- _TRECHO DO DOCUMENTO_
##############################

Outra diferença do Cargo de Confiança do não bancário para o do bancário se encontra na gratificação de função, prevista para aquele, no artigo 62, § único, no montante de 40% (quarenta por cento) e para o bancário, no artigo 224, § 2º, no montante de 1/3 (um terço) da remuneração do cargo efetivo, ou seja, 33,33% (trinta e três vírgula trinta e três por cento).
As demais disposições gerais supra-expostas, concernentes à estabilidade, transferência e alteração contratual, aplicam-se também ao exercente de Cargo de Confiança bancário, por ausência de regulamentação específica da matéria.
“Súmula TST nº 102 - Bancário. Caixa. Cargo de Confiança.
I - A configuração, ou não, do exercício da função de confiança a que se refere o art. 224, § 2º, da CLT, dependente da prova das reais atribuições do empregado, é insuscetível de exame mediante recurso de revista ou de embargos. (ex-Súmula nº 204 - RA 121/2003, DJ 21.11.2003)
II - O bancário que exerce a função a que se refere o § 2º do art. 224 da CLT e recebe gratificação não inferior a um terço de seu salário já tem remuneradas as duas horas extraordinárias excedentes de seis. (ex-Súmula nº 166 - RA 102/1982, DJ 11.10.1982 e DJ 15.10.1982)

##############################

- _AMOSTRA DE DADOS_
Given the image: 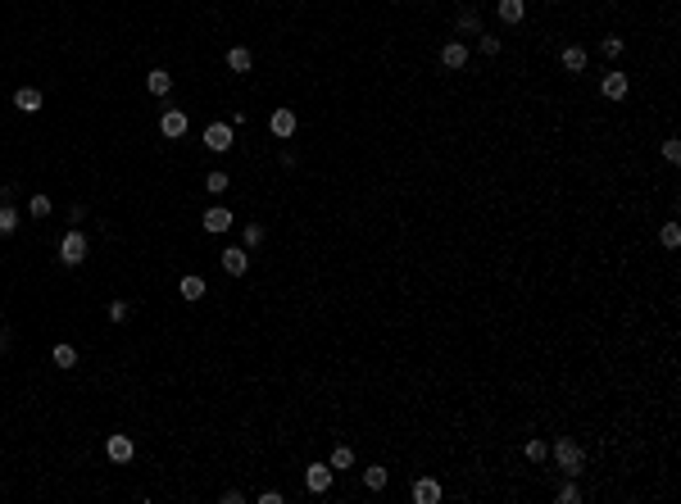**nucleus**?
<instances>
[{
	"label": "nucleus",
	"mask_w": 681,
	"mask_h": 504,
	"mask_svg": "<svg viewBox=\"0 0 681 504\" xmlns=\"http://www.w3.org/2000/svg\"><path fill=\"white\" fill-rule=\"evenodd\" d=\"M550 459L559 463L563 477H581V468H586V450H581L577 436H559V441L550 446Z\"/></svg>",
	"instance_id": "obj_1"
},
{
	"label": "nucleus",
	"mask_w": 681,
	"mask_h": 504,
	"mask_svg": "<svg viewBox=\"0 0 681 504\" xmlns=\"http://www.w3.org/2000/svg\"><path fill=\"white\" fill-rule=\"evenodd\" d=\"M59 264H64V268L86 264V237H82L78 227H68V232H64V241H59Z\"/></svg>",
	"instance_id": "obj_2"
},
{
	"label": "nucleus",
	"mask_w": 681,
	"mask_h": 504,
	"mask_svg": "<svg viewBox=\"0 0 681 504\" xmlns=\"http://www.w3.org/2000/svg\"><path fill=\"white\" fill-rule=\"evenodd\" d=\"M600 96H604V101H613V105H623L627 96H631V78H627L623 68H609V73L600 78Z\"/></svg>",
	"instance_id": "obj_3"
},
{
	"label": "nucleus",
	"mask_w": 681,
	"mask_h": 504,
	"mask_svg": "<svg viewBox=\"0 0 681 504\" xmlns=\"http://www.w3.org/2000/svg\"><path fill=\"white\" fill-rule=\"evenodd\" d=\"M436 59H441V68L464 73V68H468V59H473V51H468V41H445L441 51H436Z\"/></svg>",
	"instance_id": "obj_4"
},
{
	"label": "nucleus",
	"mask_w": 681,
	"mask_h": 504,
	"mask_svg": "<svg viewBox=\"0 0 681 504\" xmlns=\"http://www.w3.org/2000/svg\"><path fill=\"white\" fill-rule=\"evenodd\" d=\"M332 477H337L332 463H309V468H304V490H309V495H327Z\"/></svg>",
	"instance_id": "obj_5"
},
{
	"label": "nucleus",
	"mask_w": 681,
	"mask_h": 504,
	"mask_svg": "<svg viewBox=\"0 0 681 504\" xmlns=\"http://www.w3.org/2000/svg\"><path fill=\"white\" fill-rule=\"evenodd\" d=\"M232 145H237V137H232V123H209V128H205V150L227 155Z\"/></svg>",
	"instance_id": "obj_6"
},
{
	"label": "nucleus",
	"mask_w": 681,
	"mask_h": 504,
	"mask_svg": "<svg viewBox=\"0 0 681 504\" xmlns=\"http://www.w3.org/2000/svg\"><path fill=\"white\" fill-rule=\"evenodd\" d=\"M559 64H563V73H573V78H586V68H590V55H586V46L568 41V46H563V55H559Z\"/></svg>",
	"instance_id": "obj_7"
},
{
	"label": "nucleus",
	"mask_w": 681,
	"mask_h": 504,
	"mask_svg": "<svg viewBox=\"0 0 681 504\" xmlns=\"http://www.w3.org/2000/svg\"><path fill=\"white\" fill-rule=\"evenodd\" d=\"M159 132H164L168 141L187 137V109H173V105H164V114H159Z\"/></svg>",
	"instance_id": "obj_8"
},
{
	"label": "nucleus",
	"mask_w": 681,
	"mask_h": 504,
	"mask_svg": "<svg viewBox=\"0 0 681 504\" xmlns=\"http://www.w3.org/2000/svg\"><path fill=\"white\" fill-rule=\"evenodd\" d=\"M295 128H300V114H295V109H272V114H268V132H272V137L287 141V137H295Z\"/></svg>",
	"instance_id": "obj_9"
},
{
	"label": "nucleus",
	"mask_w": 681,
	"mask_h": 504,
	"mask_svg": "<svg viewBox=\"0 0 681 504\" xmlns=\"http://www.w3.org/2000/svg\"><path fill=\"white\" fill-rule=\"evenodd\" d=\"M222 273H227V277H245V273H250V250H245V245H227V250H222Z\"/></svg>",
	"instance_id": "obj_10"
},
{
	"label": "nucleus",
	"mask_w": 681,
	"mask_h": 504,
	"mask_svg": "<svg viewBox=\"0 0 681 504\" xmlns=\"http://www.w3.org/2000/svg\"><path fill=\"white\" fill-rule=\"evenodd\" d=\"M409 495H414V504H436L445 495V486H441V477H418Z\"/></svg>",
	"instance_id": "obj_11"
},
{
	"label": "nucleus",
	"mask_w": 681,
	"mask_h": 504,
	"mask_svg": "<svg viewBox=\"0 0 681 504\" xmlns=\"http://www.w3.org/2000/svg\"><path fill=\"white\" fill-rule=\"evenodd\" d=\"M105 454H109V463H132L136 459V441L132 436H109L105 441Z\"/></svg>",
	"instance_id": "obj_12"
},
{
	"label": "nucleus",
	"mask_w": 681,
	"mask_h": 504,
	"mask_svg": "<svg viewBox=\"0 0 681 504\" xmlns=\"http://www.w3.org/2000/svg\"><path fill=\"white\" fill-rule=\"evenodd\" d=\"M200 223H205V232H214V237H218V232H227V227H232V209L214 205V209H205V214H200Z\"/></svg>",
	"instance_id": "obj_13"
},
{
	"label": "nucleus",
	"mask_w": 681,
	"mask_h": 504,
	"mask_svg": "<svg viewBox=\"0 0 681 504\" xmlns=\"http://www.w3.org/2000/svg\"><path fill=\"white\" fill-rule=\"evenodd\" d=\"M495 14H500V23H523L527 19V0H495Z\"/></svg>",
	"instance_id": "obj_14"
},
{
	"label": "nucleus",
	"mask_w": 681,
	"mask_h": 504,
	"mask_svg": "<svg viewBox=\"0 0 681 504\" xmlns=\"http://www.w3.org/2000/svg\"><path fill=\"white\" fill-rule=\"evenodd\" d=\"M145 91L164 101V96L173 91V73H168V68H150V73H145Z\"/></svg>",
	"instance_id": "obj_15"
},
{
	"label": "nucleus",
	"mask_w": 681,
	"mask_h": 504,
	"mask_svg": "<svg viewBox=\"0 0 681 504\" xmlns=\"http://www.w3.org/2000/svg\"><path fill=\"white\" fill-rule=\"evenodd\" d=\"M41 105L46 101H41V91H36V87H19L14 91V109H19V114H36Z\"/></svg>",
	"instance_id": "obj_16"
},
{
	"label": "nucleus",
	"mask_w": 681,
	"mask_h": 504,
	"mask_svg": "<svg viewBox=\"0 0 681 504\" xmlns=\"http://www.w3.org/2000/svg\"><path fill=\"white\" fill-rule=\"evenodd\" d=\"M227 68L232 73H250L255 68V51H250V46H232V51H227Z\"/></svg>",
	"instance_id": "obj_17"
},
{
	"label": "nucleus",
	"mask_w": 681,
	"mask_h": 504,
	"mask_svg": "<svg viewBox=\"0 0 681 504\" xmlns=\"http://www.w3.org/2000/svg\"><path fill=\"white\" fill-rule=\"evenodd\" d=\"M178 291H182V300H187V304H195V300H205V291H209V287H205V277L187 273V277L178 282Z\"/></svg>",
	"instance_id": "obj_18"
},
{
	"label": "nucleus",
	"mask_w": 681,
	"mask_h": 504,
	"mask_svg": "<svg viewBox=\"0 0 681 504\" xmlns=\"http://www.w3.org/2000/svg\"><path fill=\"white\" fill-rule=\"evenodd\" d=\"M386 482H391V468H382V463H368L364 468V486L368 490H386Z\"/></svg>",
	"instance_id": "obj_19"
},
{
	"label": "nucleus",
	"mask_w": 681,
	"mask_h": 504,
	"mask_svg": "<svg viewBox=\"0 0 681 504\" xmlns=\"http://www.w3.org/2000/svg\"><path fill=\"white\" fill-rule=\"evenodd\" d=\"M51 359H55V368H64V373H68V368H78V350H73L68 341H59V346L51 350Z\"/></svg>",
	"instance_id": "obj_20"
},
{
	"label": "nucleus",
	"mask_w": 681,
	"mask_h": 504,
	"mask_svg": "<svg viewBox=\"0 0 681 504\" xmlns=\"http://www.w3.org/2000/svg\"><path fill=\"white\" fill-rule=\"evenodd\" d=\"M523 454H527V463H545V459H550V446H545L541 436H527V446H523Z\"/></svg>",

##############################

- _TAREFAS PROPOSTAS_
A - Segundo o trecho sobre cargo de confiança, de quanto é a gratificação de função prevista para o não bancário?
B - Por que, segundo o trecho sobre cargo de confiança, as disposições gerais sobre estabilidade, transferência e alteração contratual também se aplicam ao exercente de cargo de confiança bancário? Responda em uma a três frases.
C - Dê seguimento ao trecho sobre cargo de confiança bancário a partir do ponto em que ele termina.

- _RESPOSTAS DO EXERCÍCIO_
A - É de 40% (quarenta por cento), conforme o artigo 62, parágrafo único.

B - Essas disposições se aplicam também ao bancário porque não há regulamentação específica da matéria para o cargo de confiança bancário.

C -
III - Ao bancário exercente de cargo de confiança previsto no artigo 224, § 2º, da CLT são devidas as 7ª e 8ª horas, como extras, no período em que se verificar o pagamento a menor da gratificação de 1/3. (ex-OJ nº 288 - DJ 11.08.2003)
IV - O bancário sujeito à regra do art. 224, § 2º, da CLT cumpre jornada de trabalho de 8 (oito) horas, sendo extraordinárias as trabalhadas além da oitava. (ex-Súmula nº 232- RA 14/1985, DJ 19.09.1985)
V - O advogado empregado de banco, pelo simples exercício da advocacia, não exerce cargo de confiança, não se enquadrando, portanto, na hipótese do § 2º do art. 224 da CLT. (ex-OJ nº 222 - Inserida em 20.06.2001)
VI - O caixa bancário, ainda que caixa executivo, não exerce cargo de confiança. Se perceber gratificação igual ou superior a um terço do salário do posto efetivo, essa remunera apenas a maior responsabilidade do cargo e não as duas horas extraordinárias além da sexta. (ex-Súmula nº 102 - RA 66/1980, DJ 18.06.1980 e republicada DJ 14.07.1980)
VII - O bancário exercente de função de confiança, que percebe a gratificação não inferior ao terço legal, ainda que norma coletiva contemple percentual superior, não tem direito às sétima e oitava horas como extras, mas tão-somente às diferenças de gratificação de função, se postuladas. (ex-OJ nº 15 - Inserida em 14.03.1994)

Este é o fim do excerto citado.